Scott Fitterer

Personal information
- Born: November 4, 1973 (age 52) Seattle, Washington, U.S.

Career information
- Position: Quarterback
- High school: John F. Kennedy Catholic (Burien, Washington)
- College: UCLA (1993); LSU (1994–1995);

Career history
- New York Giants (1998–2000) Scout; Seattle Seahawks (2001–2010) Scout; Seattle Seahawks (2011–2014) Director of college scouting; Seattle Seahawks (2015–2019) Co-director of player personnel; Seattle Seahawks (2020) Vice president of football operations; Carolina Panthers (2021–2023) General manager; Washington Commanders (2024–2025) Personnel executive;

Awards and highlights
- Super Bowl champion (XLVIII);
- Executive profile at Pro Football Reference

= Scott Fitterer =

American football executive and agent (born 1973)

Scott Patrick Fitterer (born November 4, 1973) is an American professional sports agent and former football executive. He began his executive career as a part-time scout with the New York Giants in 1998 and worked in various executive roles with the Seattle Seahawks throughout the 2000s and 2010s. Fitterer served as general manager of the Carolina Panthers from 2021 to 2023 and worked as a personnel executive with the Washington Commanders for two seasons before joining the Athletes First talent agency in 2026.

==Early life==
Fitterer was born on November 4, 1973, in Seattle, Washington, later attending John F. Kennedy Catholic High School in Burien, Washington. He played college football and baseball for the UCLA Bruins in 1993 and as a relief pitcher for the LSU Tigers in 1995. Fitterer was drafted by the Toronto Blue Jays in the 22nd round of the 1995 MLB draft and spent three years in the minor leagues with the St. Catharines Blue Jays, Hagerstown Suns, and Dunedin Blue Jays before shoulder problems ended his career.

==Career==
===New York Giants===
Fitterer began his National Football League (NFL) executive career with the New York Giants as an area scout in 1998.

===Seattle Seahawks===
In 2001, Fitterer was hired by the Seattle Seahawks as an area scout. In 2011, he was promoted to director of college scouting. In 2016, Fitterer was promoted to co-director of player personnel. In 2020, he was promoted again vice president of football operations.

===Carolina Panthers===
On January 14, 2021, Fitterer was named the general manager of the Carolina Panthers. On January 8, 2024, Fitterer was fired by the Panthers.
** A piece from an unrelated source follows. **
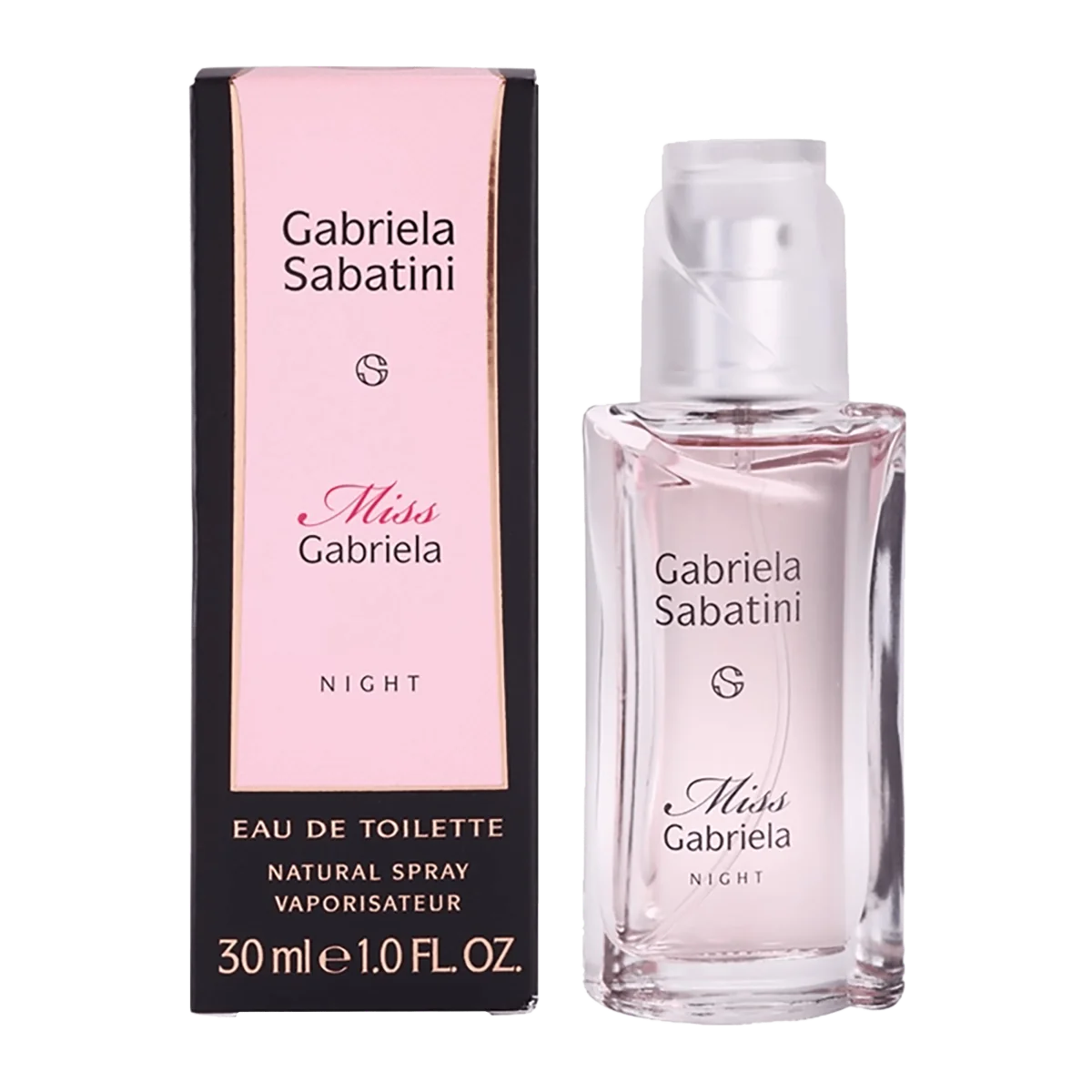 Gabriela Sabatini Miss Gabriela Night Woda toaletowa dla kobiet, 30 ml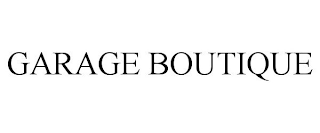 GARAGE BOUTIQUE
===Washington Commanders===
Fitterer was hired as a personnel executive for the Washington Commanders on July 15, 2024.

===Athletes First===
Fitterer joined the Athletes First talent agency, working with coaches and executives, following the expiration of his contract with the Commanders in July 2026.

==Personal life==
Fitterer is married to Cherish and they have two children, a daughter Ella and a son Cole.